El Castillo

„Además, olvida usted, señor Otis, que el precio que pagó incluía
tanto el castillo como el fantasma…“

Oscar Wilde, El Fantasma de Canterville

¿No te da miedo estar solo en el castillo? ¿De noche? ¿Y los fantasmas? Esas preguntas, acompañadas con algún gesto de estupor o de escalofrío repentino, han sido lo que más he oído desde que llegué a la residencia, como una broma recurrente que no termina de hacer gracia y que me provoca desconcierto y duda.

Y la respuesta es sí, sí me da miedo. Nunca fui el niño más valiente, siempre algo temeroso de la oscuridad y las sombras y con una imaginación desbordante que intuía monstruos y fantasmas en cada rincón oscuro o en cada ruido nocturno. Y si esto me pasaba en pequeños apartamentos con poco espacio para presencias paranormales, imagínense ahora en este enorme castillo… Aun así intento no pensar demasiado en ello, ya que creo que la presencia de fantasmas es consustancial al castillo, parte de su esencia, como el naufragio a los barcos o el incendio al bosque. Además, si lo pienso, soy yo el intruso que está ocupando un espacio que no le pertenece, el nuevo en el edificio. Así que solo puedo intentar ser un buen vecino, respetar las costumbres de los inquilinos más antiguos y tratar como propias las zonas comunes para tener una buena convivencia con ellos: separar bien la basura, no escuchar música a volumen muy alto y no usar el taladro los domingos.

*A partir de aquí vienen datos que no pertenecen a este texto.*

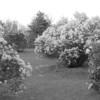 Black and White photos of Lilacs by Deborah Carney.--DSC08603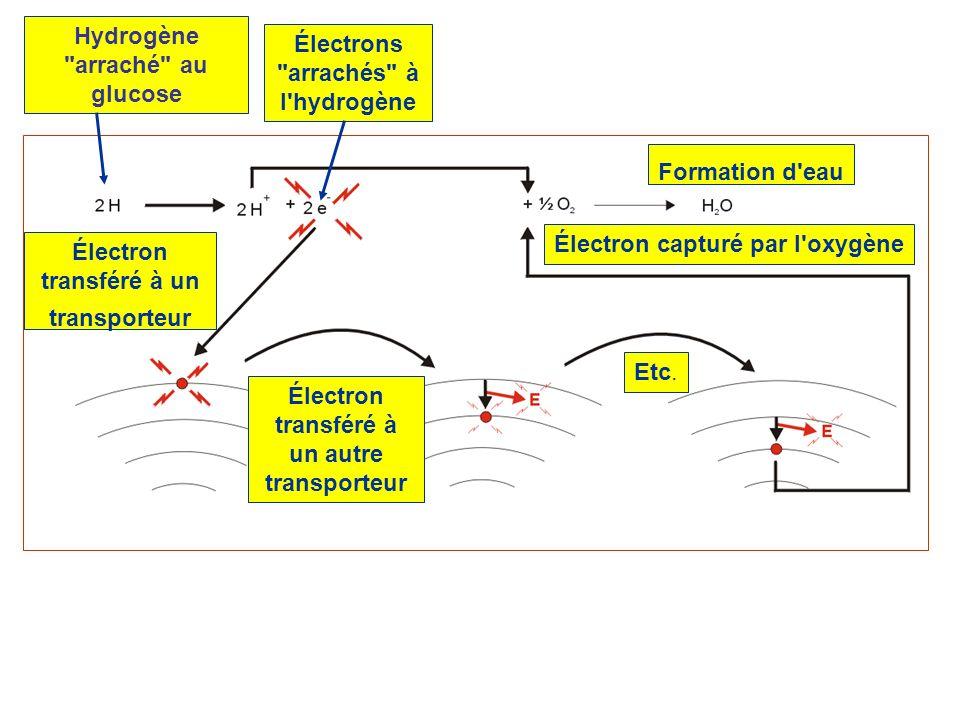 Hydrogène arraché au glucose Électrons arrachés à l hydrogène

Si estas simples normas de convivencia se aplicasen a la política internacional quizá sería todo más fácil…

Aunque si tuviera que elegir qué es lo que más miedo me da del castillo, no sería la presencia de fantasmas, sino un árbol que hay en el jardín que parece sacado de un manual de horror gótico, el sueño húmedo de Lovecraft. Si supiera de árboles diría que es un sauce llorón, por sus largas ramas como brazos fibrosos que se estiran para alcanzar desesperadamente el suelo, pero no tengo ni idea de árboles. Solo sé que ese es el típico árbol que en una noche cerrada de tormenta, entre el resplandor de los rayos, golpea tu ventana con las ramas hasta romperla e intenta atraparte con una fuerza descomunal. Mi esperanza con este estático enemigo es que florezca en primavera y cambie su aspecto a algo más amable, como les pasa a todos esos calvos que van de vacaciones a Turquía en busca de una segunda oportunidad capilar. Aunque hasta que eso ocurra lo tendré vigilado.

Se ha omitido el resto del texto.